> [Reading passage]
The University Museum’s craft science collection features several atelier-created evening gowns, but one stands out as exceptional: it is entirely made of knit fabric. The outfit includes a knitted evening gown, jacket and shawl as well as shoes dyed to match the gown. What is the history and background of this outfit? This has been the research focus of Docent Ritva Koskennurmi-Sivonen, whose articles have been used as references in this text.
The outfit was made in the 1960s in Ulla Bergh’s atelier, and was designed by the owner, Ulla Bergh-Snellman, herself. The sleeveless knit evening gown is simple yet stylish. The knitted fabric is smooth and has been pressed flat. A thinner, pink wool yarn alternates in layers with a red yarn, seemingly a blend of linen and a synthetic material. The dress does not seem striped, however. Instead, it has a uniform, beautiful cerise colour. The original owner of the dress used a silver pin, pictured at the neckline, for a more formal look. This pin is not included in the collections of the University Museum. The donor and former owner of the dress was born in 1940 and is a journalist by profession. The outfit was donated to the University Museum in 2010.
The Museum’s collections also feature stiletto pumps bought in Stockholm to be worn with the dress. The shoes are Italian, but their silk cover was dyed in Stockholm to match the dress. The shoes were manufactured by Luparense, established by Rizzolo Carlo in 1965. A family business, the company continues to operate in the town of San Martino di Luparense in Italy.
Jacket and shawl worn with the dress
The evening gown could be worn either with a long knit jacket or a shawl. The jacket is knit with an off-white buckle yarn and gold-coloured lurex, while the shawl uses white viscose and silver-coloured lurex. Both have a loose, mesh-like appearance created with a knitting machine technique known as racking. The texture is created by assigning a few stitches side by side on the top and bottom bed of the knitting machine, with empty pins in between. By switching the positions of the beds, the yarn is knit differently in each row. The open weave appearance is created by the long yarn floats in the places of the empty pins.
Knit fashions on the catwalk
Italian-born, self-taught fashion designer Elsa Schiaparelli brought knits to the top of the fashion world in the 1920s. At the time, the technical development of knitting machines – which had been in existence since the 16th century – enabled the design of high fashion out of knitted fabrics. Fashion was taking a radical turn towards comfort and simplicity, particularly thanks to Coco Chanel, and corsets fell out of style. During the early decades of the 20th century, it was common for families to knit everyday clothes themselves, until the industrial mass production of knitted garments began in the 1950s.
During the middle of the 20th century, Helsinki was home to several fashion ateliers which were part of the Salonkijaosto organisation and called themselves fashion salons. Parisian haute couture and its Finnish counterpart, salon fashion, were hand-made high fashion. The significance of such salons has since diminished, but not disappeared entirely. Fashion salons never operated at street level, and customers had to reserve an appointment in advance. This means that salon fashion was above streetwear both figuratively and literally. The customers who commissioned atelier outfits were usually wealthy, upper middle-class and educated professional women.

> [The tasks]
1. Quote the passage about the knitted evening gown word for word, everything from "The University Museum’s" down to "in this text.".
2. Extend the passage about the knitted evening gown, picking up right after its final sentence.

> [Given data]
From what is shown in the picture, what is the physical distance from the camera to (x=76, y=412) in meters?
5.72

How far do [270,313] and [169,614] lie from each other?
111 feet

> [Expected answers]
1.
The University Museum’s craft science collection features several atelier-created evening gowns, but one stands out as exceptional: it is entirely made of knit fabric. The outfit includes a knitted evening gown, jacket and shawl as well as shoes dyed to match the gown. What is the history and background of this outfit? This has been the research focus of Docent Ritva Koskennurmi-Sivonen, whose articles have been used as references in this text.

2.
Ulla Bergh’s atelier
The history of the company that produced the outfit in question began in the 1920s, when Bergh’s mother, Inez Bucht, founded a small knitting company called Konststickeri, which later gained the unofficial Finnish moniker Taidekutomo. In the 1960s, the company’s official name became Ulla Bergh Neulottua Stickat.
Ulla Bergh took charge of the company in the 1930s when her mother planned to close it down. Inez Bucht had been a knitter who made modest everyday clothes, but her daughter Ulla did not knit herself. She was more drawn to fashion design and style. Ulla Bergh travelled to Paris for the latest fashions and inspiration. Each piece of clothing made in the atelier was unique, one of a kind. Taidekutomo was invited to join Salonkijaosto in the 1950s, which gave it the official status of a fashion salon.
Ulla Bergh did not draw her designs. She would refine her idea for outfits through conversations with the customer, knitter and seamstress. The components of the clothes were cut from fabric made with a knitting machine and then sewn together with a sewing machine, meaning that the knit material was processed like any other fabric. The atelier had many satisfied, loyal customers who appreciated the comfort, style and timeless charm of the outfits. In the beginning of the 1970s, demand for atelier fashion declined as mass production gained more ground, and Bergh’s atelier slowly wound down its operations.
Why do the University Museum’s collections feature high fashion dresses?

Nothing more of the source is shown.